» TEXT:

━━━━━━━━━━━━━━━━━━━━

Amendments 28FG to 28FN correct an unintended consequence of measures that were agreed during Lords Committee stage to prevent disclosures by journalists in the public interest being caught by the anti-disclosure offences in Chapter 5. The unintended effect is that the criminal offence which protects personal information disclosed under Clause 60(1), and which originates from one of the tax authorities, now applies only to disclosures made by the person who first receives the information but not those within the accreditation system who subsequently receive the information—for example, to undertake peer review or via intermediaries. These amendments therefore restore a key safeguard to the research power, which ensures that information is protected in all parts of the process.
Amendments 28FW, 28FX, 37 and 38 provide new data-sharing powers for Scottish Revenue and the Welsh Revenue Authority. Clause 70 provides the power for HMRC to share de-identified data, allowing HMRC to share aggregate and general information more widely, for purposes in the public interest. Following discussions with the Welsh Government and the Scottish Government, as requested by them, we are providing equivalent powers for devolved tax-raising bodies.

━━━━━━━━━━━━━━━━━━━━

» GIVEN DATA:
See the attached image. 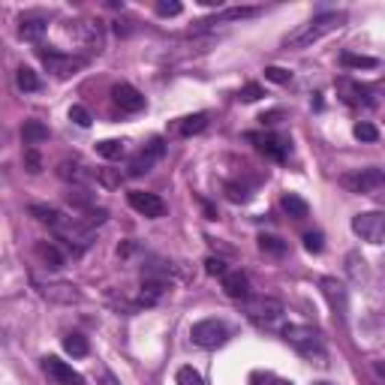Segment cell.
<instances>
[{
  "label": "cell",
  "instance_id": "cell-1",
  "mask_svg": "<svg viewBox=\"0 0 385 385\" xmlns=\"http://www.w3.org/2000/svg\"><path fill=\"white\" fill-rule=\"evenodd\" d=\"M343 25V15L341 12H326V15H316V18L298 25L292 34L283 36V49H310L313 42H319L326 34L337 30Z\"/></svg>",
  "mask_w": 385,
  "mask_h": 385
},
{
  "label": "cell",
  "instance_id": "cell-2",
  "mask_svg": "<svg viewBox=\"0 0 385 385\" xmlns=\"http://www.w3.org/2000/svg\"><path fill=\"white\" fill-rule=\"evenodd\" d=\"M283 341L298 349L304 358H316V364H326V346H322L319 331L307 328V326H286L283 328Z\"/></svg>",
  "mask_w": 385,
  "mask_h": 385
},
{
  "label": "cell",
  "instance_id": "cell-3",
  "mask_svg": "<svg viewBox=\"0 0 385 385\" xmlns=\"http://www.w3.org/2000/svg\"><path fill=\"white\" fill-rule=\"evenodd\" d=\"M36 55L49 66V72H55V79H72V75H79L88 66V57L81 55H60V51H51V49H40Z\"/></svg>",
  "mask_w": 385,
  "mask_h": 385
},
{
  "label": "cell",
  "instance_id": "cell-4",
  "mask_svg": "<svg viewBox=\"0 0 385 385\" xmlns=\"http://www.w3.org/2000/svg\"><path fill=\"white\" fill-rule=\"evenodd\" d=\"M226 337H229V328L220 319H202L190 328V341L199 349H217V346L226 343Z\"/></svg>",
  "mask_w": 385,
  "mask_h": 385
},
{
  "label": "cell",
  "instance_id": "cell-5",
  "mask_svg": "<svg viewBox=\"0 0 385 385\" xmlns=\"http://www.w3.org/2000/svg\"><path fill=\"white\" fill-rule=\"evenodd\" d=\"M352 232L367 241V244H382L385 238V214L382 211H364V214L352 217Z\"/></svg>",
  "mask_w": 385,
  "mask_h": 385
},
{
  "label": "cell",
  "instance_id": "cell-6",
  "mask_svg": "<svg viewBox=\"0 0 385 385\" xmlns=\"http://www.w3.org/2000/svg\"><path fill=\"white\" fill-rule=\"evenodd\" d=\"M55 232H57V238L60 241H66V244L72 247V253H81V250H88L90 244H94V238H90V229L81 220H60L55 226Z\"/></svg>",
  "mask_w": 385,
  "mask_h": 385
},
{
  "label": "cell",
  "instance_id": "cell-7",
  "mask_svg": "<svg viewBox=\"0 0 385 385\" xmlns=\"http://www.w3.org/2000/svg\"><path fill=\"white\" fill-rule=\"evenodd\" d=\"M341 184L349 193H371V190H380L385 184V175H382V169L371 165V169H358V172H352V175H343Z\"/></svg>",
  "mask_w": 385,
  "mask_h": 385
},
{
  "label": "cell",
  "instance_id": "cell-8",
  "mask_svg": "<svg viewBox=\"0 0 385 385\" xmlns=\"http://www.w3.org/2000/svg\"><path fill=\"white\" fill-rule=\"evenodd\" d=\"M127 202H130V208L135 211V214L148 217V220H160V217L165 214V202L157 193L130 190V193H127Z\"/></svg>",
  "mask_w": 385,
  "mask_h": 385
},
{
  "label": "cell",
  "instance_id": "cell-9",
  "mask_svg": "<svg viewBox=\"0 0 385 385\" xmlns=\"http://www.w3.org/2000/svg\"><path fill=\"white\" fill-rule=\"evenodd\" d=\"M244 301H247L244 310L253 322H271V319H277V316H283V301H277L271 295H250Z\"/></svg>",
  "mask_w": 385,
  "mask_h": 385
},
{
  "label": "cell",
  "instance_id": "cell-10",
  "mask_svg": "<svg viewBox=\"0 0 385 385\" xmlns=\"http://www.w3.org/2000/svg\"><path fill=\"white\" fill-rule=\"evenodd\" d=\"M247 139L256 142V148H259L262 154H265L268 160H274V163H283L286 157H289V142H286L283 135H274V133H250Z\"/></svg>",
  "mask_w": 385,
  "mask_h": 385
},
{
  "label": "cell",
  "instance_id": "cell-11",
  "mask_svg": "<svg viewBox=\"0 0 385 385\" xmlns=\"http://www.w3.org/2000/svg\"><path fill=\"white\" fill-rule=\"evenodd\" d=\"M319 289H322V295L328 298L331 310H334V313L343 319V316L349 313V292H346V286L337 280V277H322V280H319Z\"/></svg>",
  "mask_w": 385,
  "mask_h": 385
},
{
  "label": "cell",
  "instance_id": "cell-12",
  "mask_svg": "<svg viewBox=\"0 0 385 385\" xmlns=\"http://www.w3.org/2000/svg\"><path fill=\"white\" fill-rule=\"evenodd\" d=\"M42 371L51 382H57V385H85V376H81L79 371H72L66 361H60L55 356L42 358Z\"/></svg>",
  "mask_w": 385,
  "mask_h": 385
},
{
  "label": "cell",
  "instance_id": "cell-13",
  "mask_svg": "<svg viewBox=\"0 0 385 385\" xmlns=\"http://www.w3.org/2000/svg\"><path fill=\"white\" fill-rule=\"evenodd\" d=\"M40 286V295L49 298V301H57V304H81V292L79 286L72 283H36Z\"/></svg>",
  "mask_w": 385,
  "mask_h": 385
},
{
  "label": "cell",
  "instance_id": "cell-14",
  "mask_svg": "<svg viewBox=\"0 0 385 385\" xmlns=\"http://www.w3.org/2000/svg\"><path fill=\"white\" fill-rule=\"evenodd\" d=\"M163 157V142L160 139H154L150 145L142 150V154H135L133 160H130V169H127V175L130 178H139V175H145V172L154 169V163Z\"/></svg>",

━━━━━━━━━━━━━━━━━━━━

» YOUR TASKS:
[a] Answer each question using the text on the amendments:
(i) Which amendments correct an unintended consequence of measures agreed during Lords Committee stage?
(ii) Which clause gives HMRC the power to share de-identified data?
(iii) Which two bodies receive new data-sharing powers under Amendments 28FW, 28FX, 37 and 38?
[b] Print the stretch of the text on the amendments from "Amendments 28FW, 28FX, 37" through "devolved tax-raising bodies.".
Work only from the text on the amendments, not from the entries.

» ANSWERS IN ORDER:
[a]
(i) Amendments 28FG to 28FN.
(ii) Clause 70.
(iii) Scottish Revenue and the Welsh Revenue Authority.

[b]
Amendments 28FW, 28FX, 37 and 38 provide new data-sharing powers for Scottish Revenue and the Welsh Revenue Authority. Clause 70 provides the power for HMRC to share de-identified data, allowing HMRC to share aggregate and general information more widely, for purposes in the public interest. Following discussions with the Welsh Government and the Scottish Government, as requested by them, we are providing equivalent powers for devolved tax-raising bodies.